Project description:To determine the role of A disintegrin and metalloproteinase 10 (ADAM10) in genetic susceptibility to Alzheimer's disease (AD) in a representative Chinese sample, we genotyped 362 AD patients and 370 healthy controls for the rs514049A/C and rs653765C/T polymorphisms in the ADAM10 promoter using the SNaPshot technique.

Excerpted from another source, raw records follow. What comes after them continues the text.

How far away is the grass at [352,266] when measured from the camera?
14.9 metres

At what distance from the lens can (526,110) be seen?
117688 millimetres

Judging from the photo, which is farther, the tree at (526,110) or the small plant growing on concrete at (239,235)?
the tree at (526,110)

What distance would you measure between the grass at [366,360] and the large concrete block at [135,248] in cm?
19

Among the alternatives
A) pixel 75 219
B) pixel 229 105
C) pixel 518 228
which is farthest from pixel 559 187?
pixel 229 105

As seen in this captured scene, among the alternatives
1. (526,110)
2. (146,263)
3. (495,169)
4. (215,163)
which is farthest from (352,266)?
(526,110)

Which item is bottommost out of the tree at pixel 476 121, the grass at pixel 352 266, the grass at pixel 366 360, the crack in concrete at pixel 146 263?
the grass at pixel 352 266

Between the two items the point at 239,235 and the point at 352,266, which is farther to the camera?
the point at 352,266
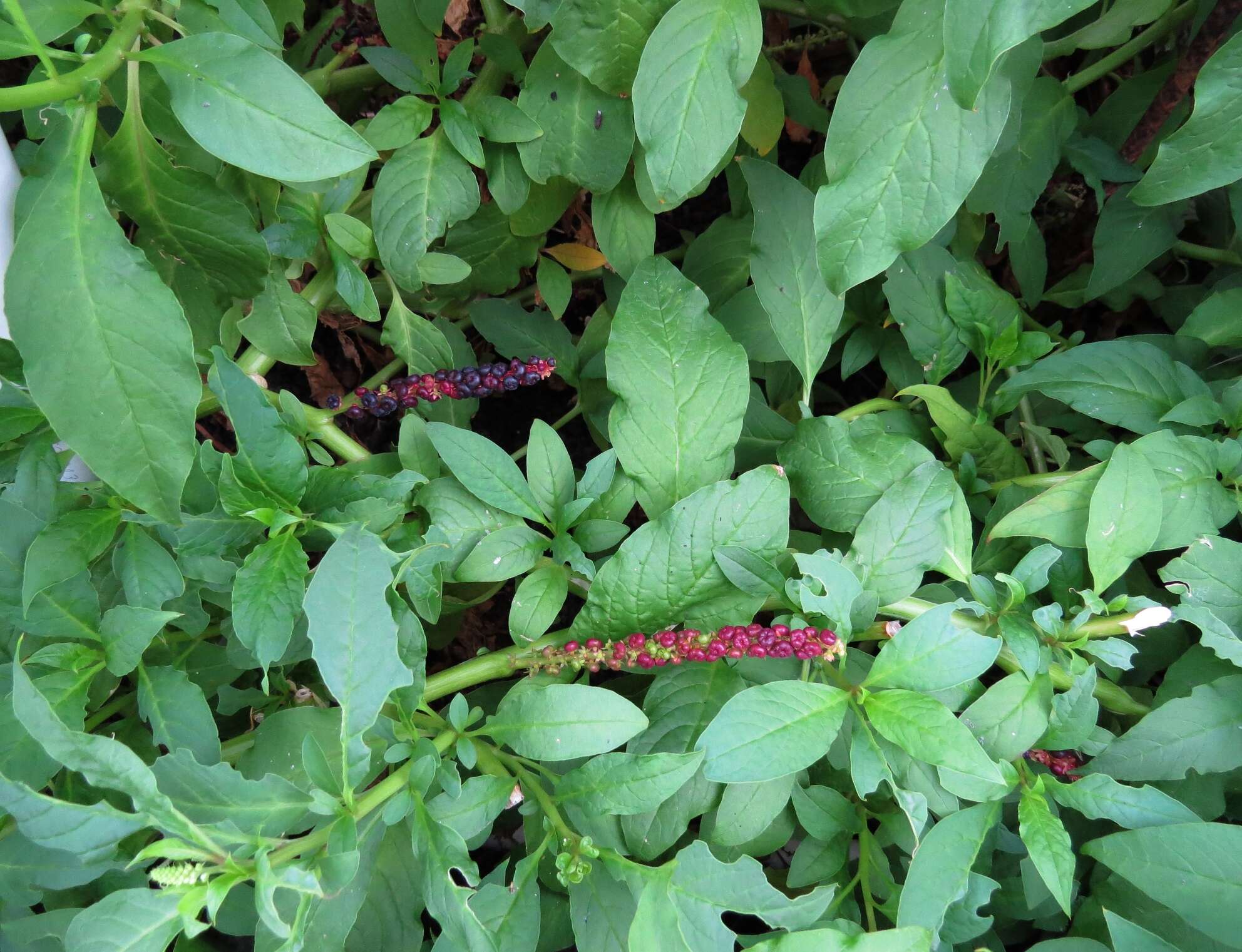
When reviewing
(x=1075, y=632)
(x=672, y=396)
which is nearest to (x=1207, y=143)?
(x=1075, y=632)

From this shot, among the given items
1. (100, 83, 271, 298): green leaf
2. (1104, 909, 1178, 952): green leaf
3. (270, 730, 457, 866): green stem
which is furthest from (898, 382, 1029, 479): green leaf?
(100, 83, 271, 298): green leaf

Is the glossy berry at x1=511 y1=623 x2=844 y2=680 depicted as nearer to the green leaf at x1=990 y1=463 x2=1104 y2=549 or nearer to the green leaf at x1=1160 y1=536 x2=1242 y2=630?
the green leaf at x1=990 y1=463 x2=1104 y2=549

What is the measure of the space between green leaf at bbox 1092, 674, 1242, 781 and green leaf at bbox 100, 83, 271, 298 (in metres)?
1.43

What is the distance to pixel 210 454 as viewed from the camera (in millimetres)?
1142

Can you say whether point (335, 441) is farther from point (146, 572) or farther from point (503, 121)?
point (503, 121)

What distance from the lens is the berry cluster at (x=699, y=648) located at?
1114 millimetres

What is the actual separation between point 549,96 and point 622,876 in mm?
1147

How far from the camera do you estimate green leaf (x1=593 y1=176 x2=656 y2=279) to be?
57.4 inches

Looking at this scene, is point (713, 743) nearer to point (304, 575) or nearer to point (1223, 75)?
point (304, 575)

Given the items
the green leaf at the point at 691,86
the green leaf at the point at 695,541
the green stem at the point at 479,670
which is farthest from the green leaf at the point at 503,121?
the green stem at the point at 479,670

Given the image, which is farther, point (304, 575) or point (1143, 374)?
point (1143, 374)

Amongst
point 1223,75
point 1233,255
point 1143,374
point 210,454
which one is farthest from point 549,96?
point 1233,255

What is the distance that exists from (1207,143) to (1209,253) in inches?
23.3

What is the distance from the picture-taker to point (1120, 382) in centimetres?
137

We also examined the potential impact of these polymorphisms on the plasma level of soluble receptor for advanced glycation end products (sRAGE), a decoy receptor whose reduction has been associated with a higher risk of AD. Additionally, a meta-analysis was performed using the present study and the largest GWAS from the International Genomics of Alzheimer's Project (IGAP). No significant differences were found in the distributions of genotypes or alleles between AD patients and control subjects. However, age-at-onset stratification analysis revealed that there were significant differences in the genotypes (P = 0.015) and alleles (P = 0.006) of the rs653765 SNP. Furthermore, patients with the rs653765 CC genotype showed a lower ADAM10 level and a faster cognitive deterioration than those in patients with the CT/TT genotype in late-onset AD (LOAD), and the rs653765 CC polymorphism was able to regulate the production of the ADAM10 substrate sRAGE. In contrast, the rs514049 polymorphism was not statistically associated with AD. In the meta-analysis, we observed that both rs514049 (A allele vs. C allele, P = 0.002) and rs653765 (C allele vs. T allele, P = 0.004) were associated with AD risk. The present study indicated that the rs653765 polymorphism might be associated with the risk and development of LOAD; in particular, the risk genotype, CC, may decrease the expression of ADAM10, influencing the plasma levels of sRAGE, and thus may be correlated with the clinical progression of AD.